The Brittany Higgins Trial Has Been Delayed After Lisa Wilkinson’s Logies Speech
“What concerns me most about this recent round is that the distinction between an allegation and a finding of guilt has been completely obliterated."
The judge overseeing Brittany Higgins’ rape allegation trial has blasted The Project host Lisa Wilkinson for her Logies victory speech after it prompted the trial to be delayed.
The trial was set to kick off in the ACT Supreme Court on Monday, June 27 but is now delayed indefinitely amid renewed media attention, which could jeopardise the trial.
ACT Chief Justice Lucy McCallum called out Wilkinson for her speech, asserting that it crossed the line between an allegation — which is what the situation currently is — and guilt, which is yet to be proven.

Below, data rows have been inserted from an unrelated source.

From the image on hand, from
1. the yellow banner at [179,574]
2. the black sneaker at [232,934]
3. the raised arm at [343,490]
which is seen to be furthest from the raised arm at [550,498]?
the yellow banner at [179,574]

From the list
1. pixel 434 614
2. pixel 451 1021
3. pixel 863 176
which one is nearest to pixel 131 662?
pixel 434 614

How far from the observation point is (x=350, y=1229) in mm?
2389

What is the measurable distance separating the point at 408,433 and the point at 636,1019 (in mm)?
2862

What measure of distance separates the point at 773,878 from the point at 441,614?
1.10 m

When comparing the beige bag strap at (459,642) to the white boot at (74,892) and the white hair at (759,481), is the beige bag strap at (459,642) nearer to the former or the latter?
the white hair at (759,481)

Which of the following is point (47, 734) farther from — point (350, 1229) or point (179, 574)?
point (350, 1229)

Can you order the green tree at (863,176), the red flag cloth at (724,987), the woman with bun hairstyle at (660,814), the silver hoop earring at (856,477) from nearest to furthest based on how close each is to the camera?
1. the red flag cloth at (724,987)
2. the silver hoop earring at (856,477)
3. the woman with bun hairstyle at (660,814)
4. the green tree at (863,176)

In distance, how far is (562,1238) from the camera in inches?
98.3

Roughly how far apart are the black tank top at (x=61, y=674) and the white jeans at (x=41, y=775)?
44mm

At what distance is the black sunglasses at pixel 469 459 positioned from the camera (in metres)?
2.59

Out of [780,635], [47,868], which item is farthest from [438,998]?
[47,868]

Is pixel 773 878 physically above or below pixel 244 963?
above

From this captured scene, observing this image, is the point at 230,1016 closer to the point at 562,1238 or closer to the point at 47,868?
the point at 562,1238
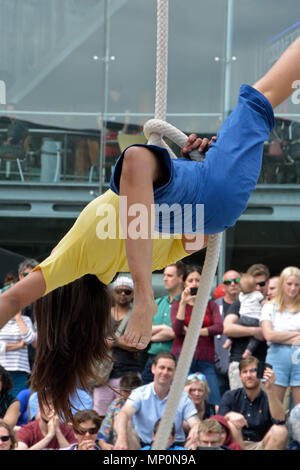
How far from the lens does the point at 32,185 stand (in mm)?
6363

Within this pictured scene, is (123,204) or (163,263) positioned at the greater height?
(123,204)

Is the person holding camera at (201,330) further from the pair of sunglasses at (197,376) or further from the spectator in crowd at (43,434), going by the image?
the spectator in crowd at (43,434)

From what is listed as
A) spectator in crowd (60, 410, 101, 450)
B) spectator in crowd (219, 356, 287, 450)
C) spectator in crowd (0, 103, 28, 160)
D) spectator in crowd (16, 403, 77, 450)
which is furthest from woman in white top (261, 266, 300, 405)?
spectator in crowd (0, 103, 28, 160)

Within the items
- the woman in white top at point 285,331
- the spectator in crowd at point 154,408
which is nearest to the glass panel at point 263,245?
the woman in white top at point 285,331

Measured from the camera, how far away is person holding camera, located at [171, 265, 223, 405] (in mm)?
4688

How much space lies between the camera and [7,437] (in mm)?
4211

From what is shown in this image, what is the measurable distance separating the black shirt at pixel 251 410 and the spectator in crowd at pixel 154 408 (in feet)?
0.73

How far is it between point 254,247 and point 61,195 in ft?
5.43

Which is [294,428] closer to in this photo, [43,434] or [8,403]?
[43,434]

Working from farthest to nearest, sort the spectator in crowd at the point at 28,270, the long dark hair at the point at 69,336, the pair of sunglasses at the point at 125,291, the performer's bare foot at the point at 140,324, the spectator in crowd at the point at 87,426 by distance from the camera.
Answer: the spectator in crowd at the point at 28,270, the pair of sunglasses at the point at 125,291, the spectator in crowd at the point at 87,426, the long dark hair at the point at 69,336, the performer's bare foot at the point at 140,324

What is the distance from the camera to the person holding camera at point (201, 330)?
15.4ft

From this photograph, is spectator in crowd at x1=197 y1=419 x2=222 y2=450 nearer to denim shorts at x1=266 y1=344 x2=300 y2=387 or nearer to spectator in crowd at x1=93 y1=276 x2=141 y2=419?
denim shorts at x1=266 y1=344 x2=300 y2=387

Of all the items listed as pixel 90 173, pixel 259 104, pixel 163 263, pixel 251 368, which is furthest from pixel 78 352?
pixel 90 173

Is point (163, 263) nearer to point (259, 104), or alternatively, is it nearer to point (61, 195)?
point (259, 104)
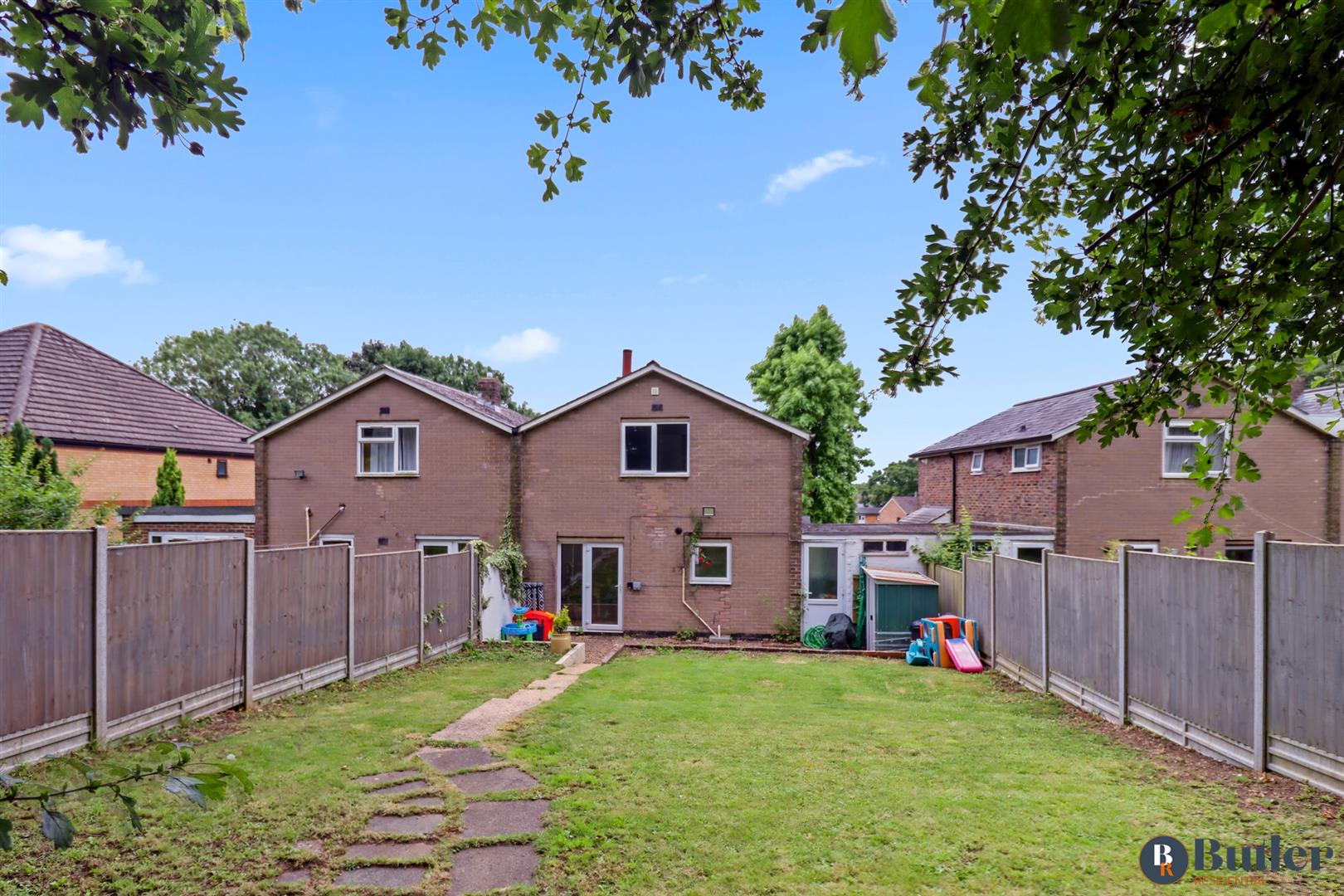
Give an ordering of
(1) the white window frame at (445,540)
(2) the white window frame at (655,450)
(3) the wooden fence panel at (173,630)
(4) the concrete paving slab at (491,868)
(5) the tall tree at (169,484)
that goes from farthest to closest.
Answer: (5) the tall tree at (169,484) → (1) the white window frame at (445,540) → (2) the white window frame at (655,450) → (3) the wooden fence panel at (173,630) → (4) the concrete paving slab at (491,868)

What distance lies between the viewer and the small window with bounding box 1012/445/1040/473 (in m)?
19.6

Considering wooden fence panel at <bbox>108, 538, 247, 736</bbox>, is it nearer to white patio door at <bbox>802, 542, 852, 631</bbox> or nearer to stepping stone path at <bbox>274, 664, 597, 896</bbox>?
stepping stone path at <bbox>274, 664, 597, 896</bbox>

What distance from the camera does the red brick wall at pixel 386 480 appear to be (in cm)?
1845

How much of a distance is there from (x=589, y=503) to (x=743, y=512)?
146 inches

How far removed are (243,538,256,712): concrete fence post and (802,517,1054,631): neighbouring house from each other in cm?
1174

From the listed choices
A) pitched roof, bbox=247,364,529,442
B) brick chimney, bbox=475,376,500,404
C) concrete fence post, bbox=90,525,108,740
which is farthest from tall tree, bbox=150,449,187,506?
concrete fence post, bbox=90,525,108,740

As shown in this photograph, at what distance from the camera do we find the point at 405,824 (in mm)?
5441

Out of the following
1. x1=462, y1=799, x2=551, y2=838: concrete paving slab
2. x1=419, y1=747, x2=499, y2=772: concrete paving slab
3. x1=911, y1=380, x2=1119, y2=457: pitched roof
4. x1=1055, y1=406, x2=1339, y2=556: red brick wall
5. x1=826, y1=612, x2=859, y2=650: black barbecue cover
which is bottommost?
x1=826, y1=612, x2=859, y2=650: black barbecue cover

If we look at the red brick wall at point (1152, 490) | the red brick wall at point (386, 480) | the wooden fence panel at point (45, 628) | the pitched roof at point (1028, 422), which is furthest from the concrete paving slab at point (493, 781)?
the red brick wall at point (1152, 490)

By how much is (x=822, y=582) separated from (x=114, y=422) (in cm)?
2199

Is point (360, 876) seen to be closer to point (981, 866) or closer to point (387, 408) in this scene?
point (981, 866)

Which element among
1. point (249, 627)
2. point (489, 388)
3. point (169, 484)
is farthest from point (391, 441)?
point (249, 627)

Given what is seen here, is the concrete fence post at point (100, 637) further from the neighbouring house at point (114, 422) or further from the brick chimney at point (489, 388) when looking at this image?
the brick chimney at point (489, 388)

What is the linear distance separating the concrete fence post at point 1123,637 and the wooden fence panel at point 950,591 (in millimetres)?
6262
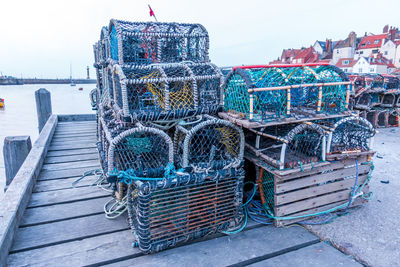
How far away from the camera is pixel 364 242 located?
215cm

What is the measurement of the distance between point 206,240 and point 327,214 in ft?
4.03

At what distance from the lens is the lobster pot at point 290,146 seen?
7.49 feet

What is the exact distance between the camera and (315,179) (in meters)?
2.47

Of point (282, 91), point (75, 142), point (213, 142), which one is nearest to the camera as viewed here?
point (282, 91)

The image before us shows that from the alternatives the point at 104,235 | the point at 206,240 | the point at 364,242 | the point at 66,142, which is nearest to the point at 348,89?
the point at 364,242

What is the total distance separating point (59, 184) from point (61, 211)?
648 millimetres

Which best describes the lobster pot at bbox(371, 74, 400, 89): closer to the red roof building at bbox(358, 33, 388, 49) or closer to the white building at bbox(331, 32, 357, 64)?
the white building at bbox(331, 32, 357, 64)

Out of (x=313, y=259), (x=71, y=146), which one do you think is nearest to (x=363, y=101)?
(x=313, y=259)

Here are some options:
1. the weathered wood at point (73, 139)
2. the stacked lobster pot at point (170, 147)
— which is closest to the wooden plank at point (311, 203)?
the stacked lobster pot at point (170, 147)

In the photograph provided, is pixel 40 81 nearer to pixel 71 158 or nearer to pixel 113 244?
pixel 71 158

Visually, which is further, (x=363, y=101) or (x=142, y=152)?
(x=363, y=101)

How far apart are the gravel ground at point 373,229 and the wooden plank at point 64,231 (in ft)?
5.63

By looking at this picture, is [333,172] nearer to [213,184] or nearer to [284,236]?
[284,236]

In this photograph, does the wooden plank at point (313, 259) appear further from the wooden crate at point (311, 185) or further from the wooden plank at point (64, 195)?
the wooden plank at point (64, 195)
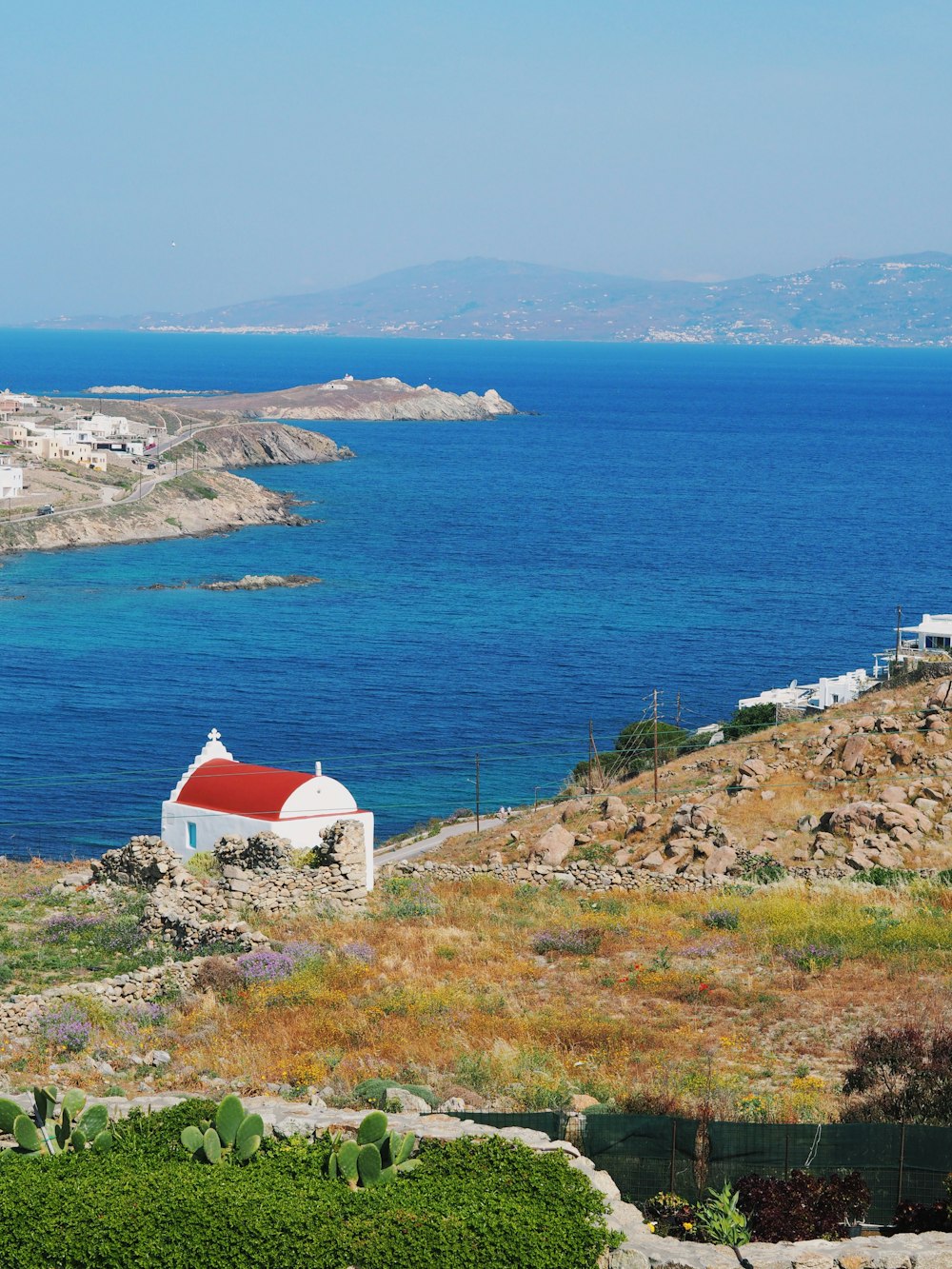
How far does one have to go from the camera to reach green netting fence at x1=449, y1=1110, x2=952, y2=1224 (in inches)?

“What concerns me most about this recent round is that the distinction between an allegation and a finding of guilt has been completely obliterated in the discussion on Sunday and Monday,’’ said McCallum. “The implicit premise of [Lisa Wilkinson’s speech] is to celebrate the truthfulness of the story she exposed.”
In a lengthy statement, McCallum noted that Higgins’ situation was being likened to that of Grace Tame — despite the fact that Higgins’ allegations are yet to go to trial and nobody has been convicted thus far.
“Miss Higgins is treated as being in the same category. And she’s not,’’ said McCallum. “At the moment, she is not in that category. That’s what really troubles me about the last round.”
The comment comes after lawyers acting on behalf of Bruce Lehrmann — who is charged with one count of sex without consent in relation to Brittany Higgins’ allegation of an incident that allegedly took place in Parliament House in March 2019 — launched another bid to delay the trial after the Logies brought fresh attention to the trial.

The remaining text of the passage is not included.